--- Selected extract ---
· · · ·
Predefined date formats
This table lists the different formats that are predefined in Data flow, but other formats are also supported when entered manually. For more information on what manually defined formats should look like, see Descriptions for number and time formats.
Format | Type | Example |
---|---|---|
YYYY-MM-DD | Date | 1999-03-22 |
YYYYMMDD | Date | 19990322 |
M/D/YYYY | Date | 3/22/1999 |
M/D/YY | Date | 3/22/99 |
MM/DD/YY | Date | 03/22/99 |
MMM D, YYYY | Date | Mar 22, 1999 |
MMMM D, YYYY | Date | March 22, 1999 |
YYYY-MM-DD hh:mm | Timestamp | 1999-03-22 05:06 |
YYYY-MM-DD hh:mm:ss | Timestamp | 1999-03-22 05:06:07 |
YYYY-MM-DDThh:mm | Timestamp | 1999-03-22T05:06 |
YYYY-MM-DDThh:mm:ss | Timestamp | 1999-03-22T05:06:07 |
M/D/YYYY hh:mm tt | Timestamp | 3/22/1999 05:06 AM |
M/D/YY hh:mm tt | Timestamp | 3/22/99 05:06 AM |
MM/DD/YY hh:mm tt | Timestamp | 03/22/99 05:06 AM |
M/D/YYYY hh:mm:ss tt | Timestamp | 3/22/1999 05:06:07 AM |
M/D/YY hh:mm:ss tt | Timestamp | 3/22/99 05:06:07 AM |
MM/DD/YY HH:mm:ss tt | Timestamp | 03/22/99 05:06:07 AM |
MMM D, YYYY h:mm:ss tt | Timestamp | Mar 22, 1999 5:06:07 AM |
WWWW, MMMM D, YYYY h:mm:ss tt | Timestamp | Monday, March 22, 1999 5:06:07 AM |
hh:mm | Time | 05:06 |
hh:mm:ss | Time | 05:06:07 |
hh:mm tt | Time | 05:06 AM |
hh:mm:ss tt | Time | 05:06:07 AM |
Example: Converting and working with dates
This scenario shows how to prepare a dataset with information on prospects, to train an ML experiment with the purpose of identifying which prospects could become customers. Among the information available, we have a couple of fields containing dates, such as FirstContactDate, and TrialDate.
The first step will be to make sure the two date fields use a common format. Use a first Dates processor to with the Convert to date function on the FirstContactDate and TrialDate fields. The two fields now use the same D/MM/YYYY format.
With a second Dates processor, use the Calculate date difference to display the number of days between a first contact and the start of a trial.
After that a Fork processor is used to generate a first output from the resulting data, while the second branch will use a third Dates processor. With the Extract date parts function, you are able to keep only the year and month information of the FirstContactDate field, making it easier to read and work with in your future ML experiment.
After an aggregation operation, the data flow can be run to train your model, and the final data flow looks like the following:
Example: Calculating a date difference
The data used as source in this example contains a reference of orders including their date of order and date of shipping.
To gain some insight on the delay necessary to ship orders, you can use the Dates processor to calculate the time between order placement and order shipping.
In the processor properties, select Calculate date difference as function and Day as time unit. Select Order Date as field to process and choose Ship Date as other field to calculate the time difference. Enter a name for the new field to create, set a target and run the data flow.
The target of this data flow will include a new column with the number of days it took to ship orders that you can use in your analytics.
· · · ·
--- Extracted material ---
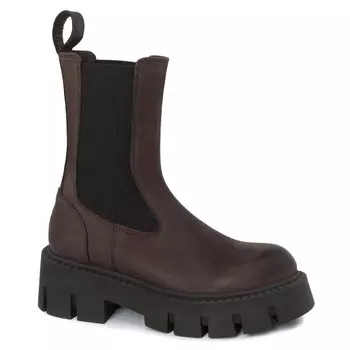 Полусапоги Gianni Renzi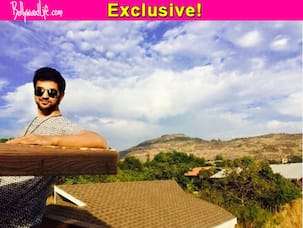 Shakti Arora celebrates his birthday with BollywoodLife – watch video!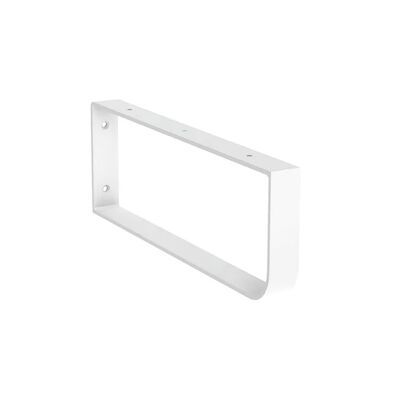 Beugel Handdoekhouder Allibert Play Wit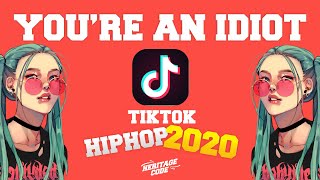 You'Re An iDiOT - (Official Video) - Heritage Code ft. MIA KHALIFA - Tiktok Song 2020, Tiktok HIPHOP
· · · ·
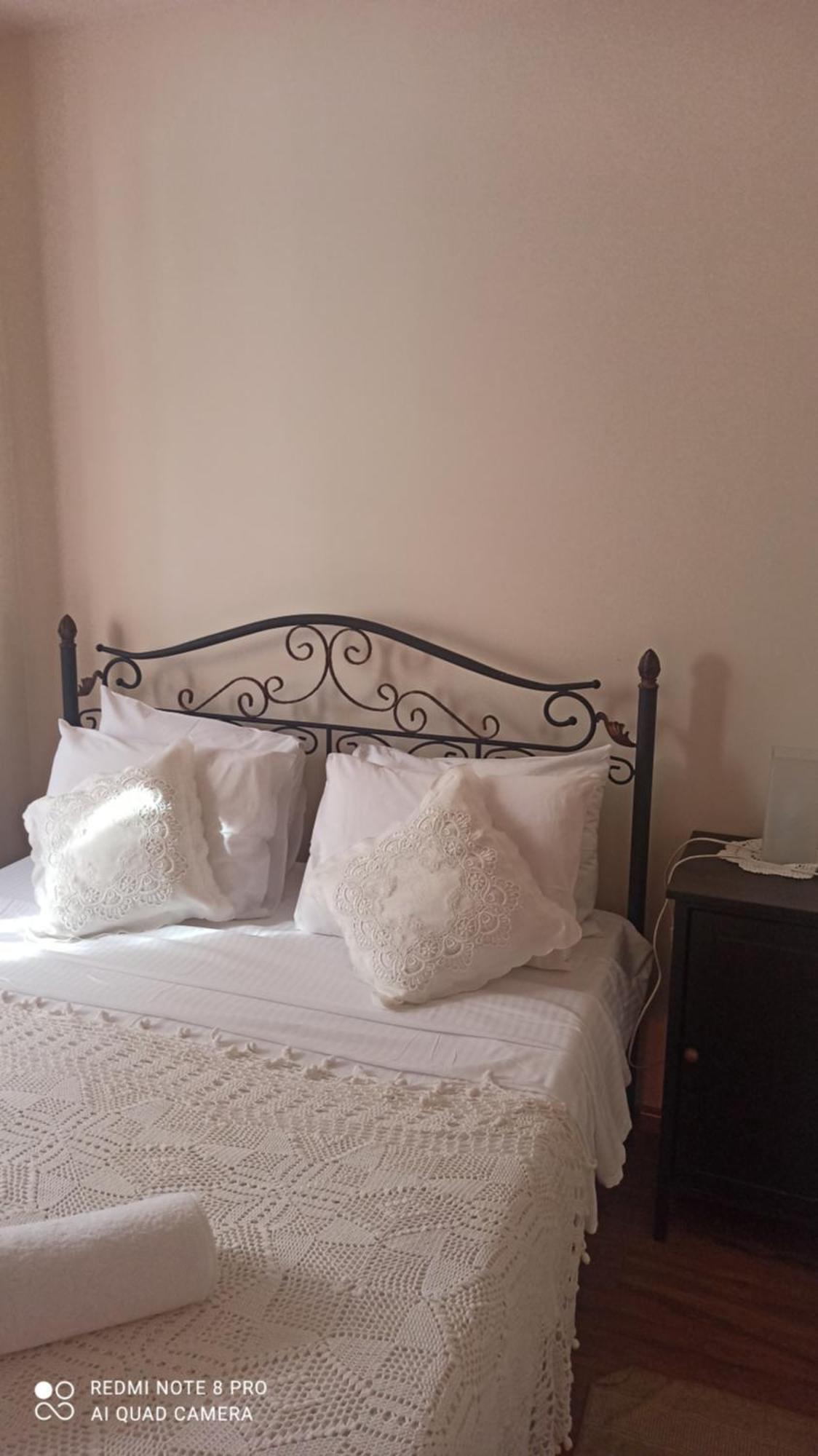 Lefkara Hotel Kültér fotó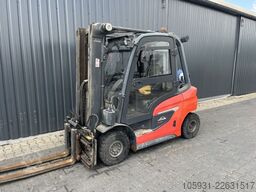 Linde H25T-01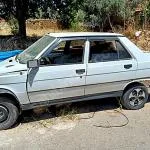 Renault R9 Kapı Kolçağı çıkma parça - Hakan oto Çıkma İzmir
· · · ·
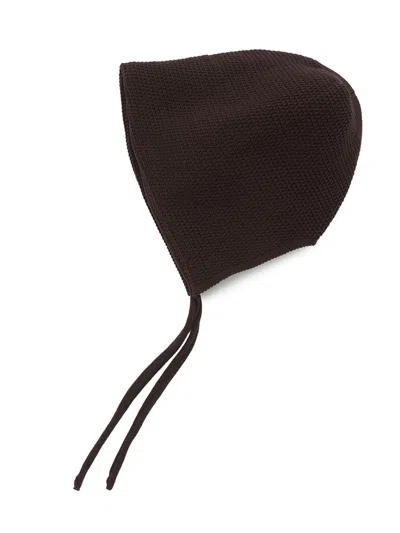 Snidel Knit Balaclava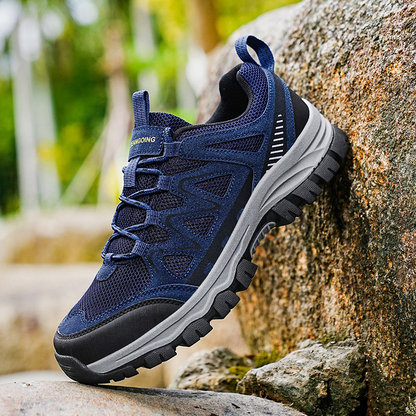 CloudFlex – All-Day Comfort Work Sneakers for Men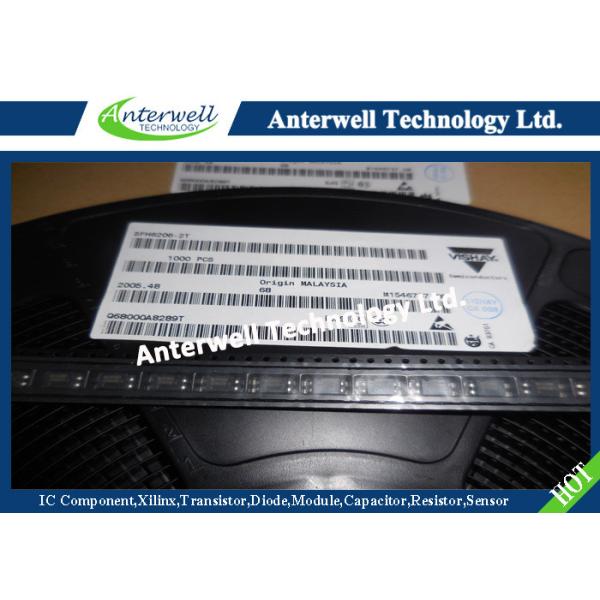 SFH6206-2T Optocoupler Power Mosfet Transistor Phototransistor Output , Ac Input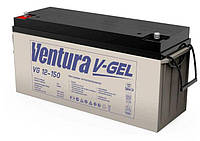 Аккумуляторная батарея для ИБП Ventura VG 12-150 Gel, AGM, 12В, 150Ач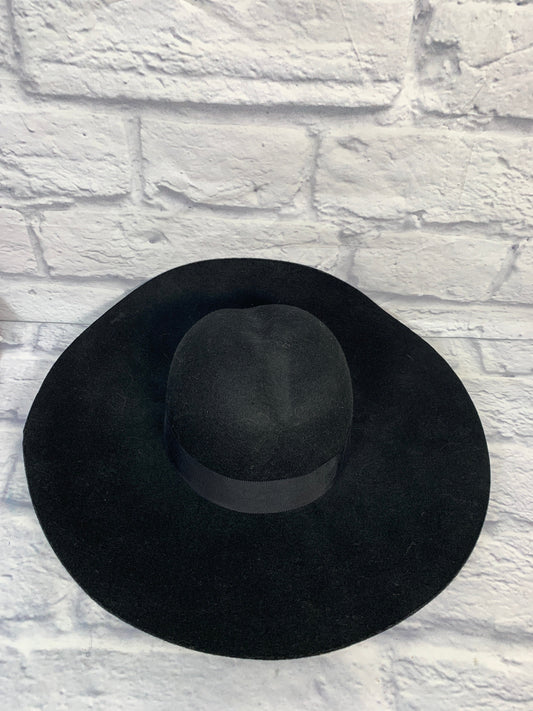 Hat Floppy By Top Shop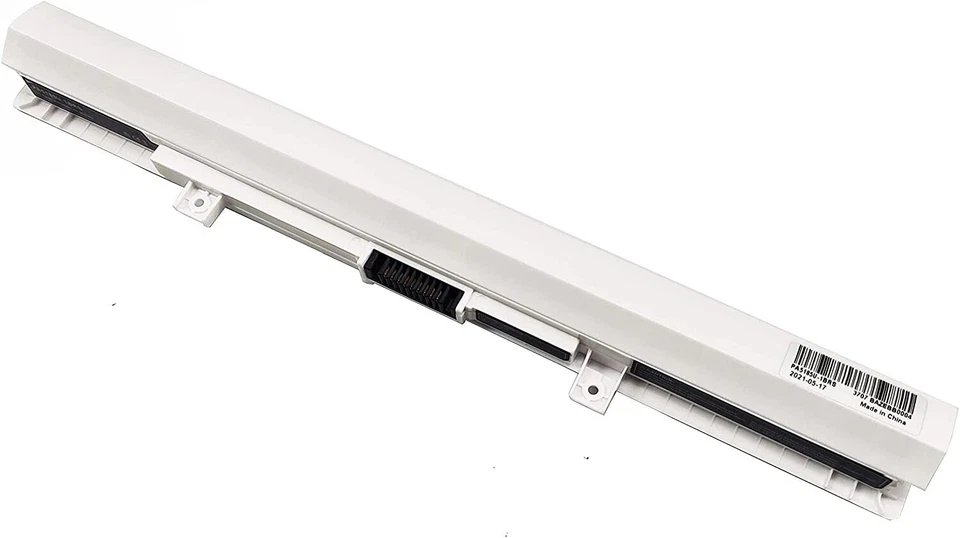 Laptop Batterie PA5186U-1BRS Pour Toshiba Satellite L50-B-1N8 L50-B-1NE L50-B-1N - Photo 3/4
· · · ·
--- Tasks ---
• 1. In the date formats text, why is the Extract date parts function applied to the FirstContactDate field? Answer in one to three sentences.
• 2. Please quote the date formats text between "After that a" and "date of shipping.", inclusive.
• 3. Name every Dates processor function that the date formats text mentions.

--- Answers to this exercise ---
• 1. The function keeps only the year and month of the FirstContactDate field. This makes the field easier to read and work with in the future ML experiment.

• 2.
After that a Fork processor is used to generate a first output from the resulting data, while the second branch will use a third Dates processor. With the Extract date parts function, you are able to keep only the year and month information of the FirstContactDate field, making it easier to read and work with in your future ML experiment.
After an aggregation operation, the data flow can be run to train your model, and the final data flow looks like the following:
Example: Calculating a date difference
The data used as source in this example contains a reference of orders including their date of order and date of shipping.

• 3.
Convert to date
Calculate date difference
Extract date parts